Serum fatty acid composition is shown to be associated with obesity [42]. Total plasma MUFA was higher and total PUFA and linoleic acid (18:2n6) were lower in the MUO compared with MHO. These results are in line with the FINRISK study [18] where they found that higher plasma levels of MUFA were associated with increased cardiovascular risk, while higher omega-6 fatty acids and docosahexaenoic acid (DHA) levels were associated with lower risk. They concluded that low PUFA and high MUFA levels are biomarkers for future cardiovascular risk [18]. In the NHANES-study, they found that high plasma concentrations of SFA and MUFA were associated with elevated HbA1c and fasting plasma glucose levels [43]. In our study there was a positive correlation between HbA1c and 22:5n3. Furthermore, in the PREDIMED study, they investigated the cross-sectional fatty acid profile in individuals with MetS versus non-MetS [44]. Their results showed the same pattern; subjects with MetS had higher levels of SFA (14:0 and 16:0) in plasma and lower levels of PUFA, in particular LA (18:2n6) [44].

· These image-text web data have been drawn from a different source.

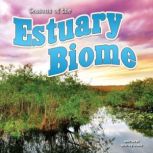 Seasons Of The Estuary Biome, Shirley Duke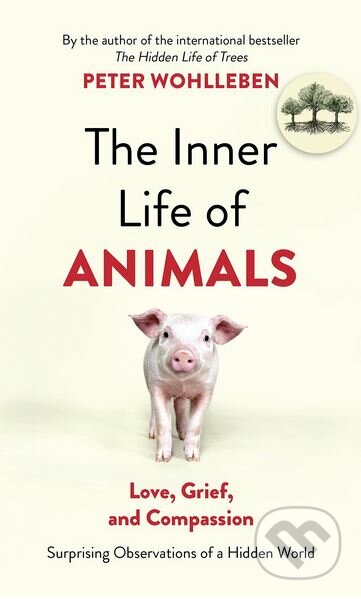 Kniha: The Inner Life of Animals (Peter Wohlleben). Vintage, 2017 Kniha: The Inner Life of Animals (Peter Wohlleben). Vintage, 2017
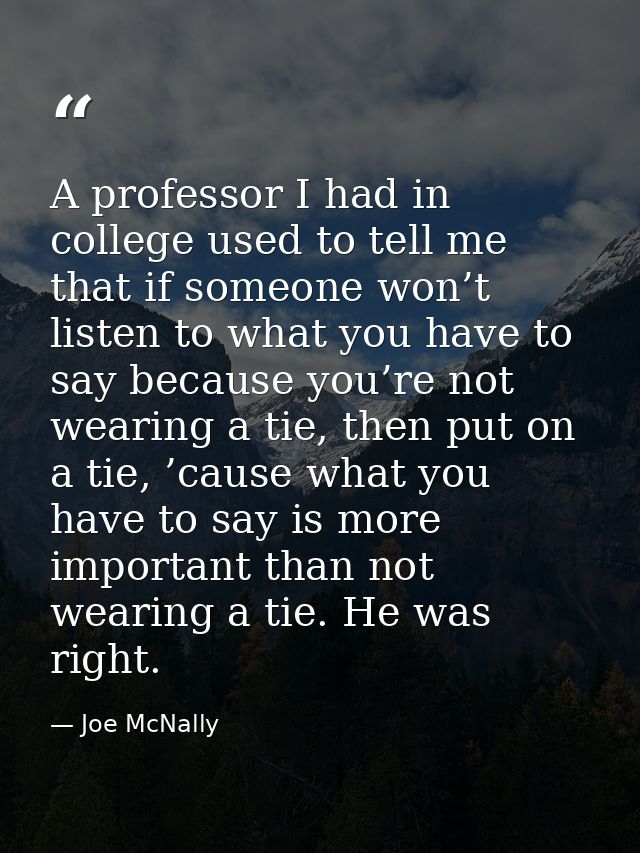 A professor I had in college used to tell me that if someone won’t listen to what you have to say because you’re not wea — Joe McNally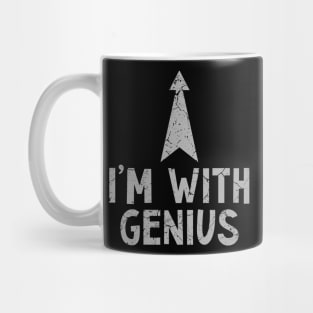 I'm With Genius Funny Saying Mug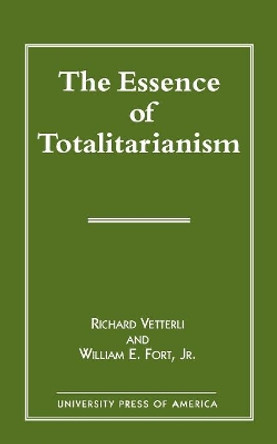 The Essence of Totalitarianism by Richard Vetterli 9780761806158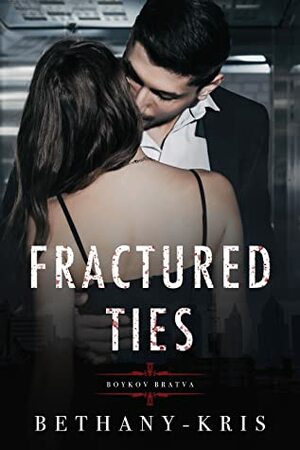 Fractured Ties: Boykov Bratva by Bethany-Kris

The SCD enzyme catalyzes the synthesis of MUFA (16:1 and 18:1) from SFA (16:0 and 18:0), and the activity may be estimated by product-to-precursor ratios (SCD16 and SCD18, respectively) [15,16,17]. Increased estimated SCD activity has been associated with metabolic dysfunction, like insulin resistance and body fat mass in both animal and human studies [45]. We found that both SCD16 and SCD18 were increased in MUO compared with MHO. However, 18:1 is known to be more abundant in the diet and the high SCD18 in MUO may simply be a reflection of dietary differences. Estimated SCD activity was also measured in the PREDIMED study [44]; however, they found no difference in the SCD18 ratio and a higher SCD16 ratio in individuals with MetS compared to non-MetS [44]. In a study by Zhao et al., they investigated if free fatty acid ratios could predict the transition from MHO to MUO phenotype. They found that a high SCD18 ratio in MHO at baseline was predictive of a conversion to MUO after a 10 years follow-up [46]. The activity of the SCD enzyme is affected by different factors, including the diet, and PUFA have been shown to be inhibitors of the enzyme [47]. We have previously shown a negative correlation between estimated SCD18 activity and the concentration of PUFA in plasma (eicosapentaenoic acid (EPA) and DHA), and a corresponding reduction in plasma TG in NW, healthy individuals [17]. This is in line with the present results where MUO have lower levels of PUFA and higher estimated SCD activity compared with MHO.

Limitations of the present study include the low number of participants and that it was initially designed for other purposes than metabolic profiling. Also, cross-sectional studies are observational by nature and can never draw conclusions about causal relationships. Strengths of the study include detailed profiling across multiple metabolic pathways in subgroups with obesity and NW.

Conclusions

In summary, comprehensive metabolic profiling supports that individuals with MHO phenotype have intermediate-stage cardiovascular disease risk profile compared with NW and MUO. Such a detailed profiling of obesity phenotypes may lead to earlier and more accurate identification of individuals at high cardio-metabolic disease risk, facilitating better preventive strategies.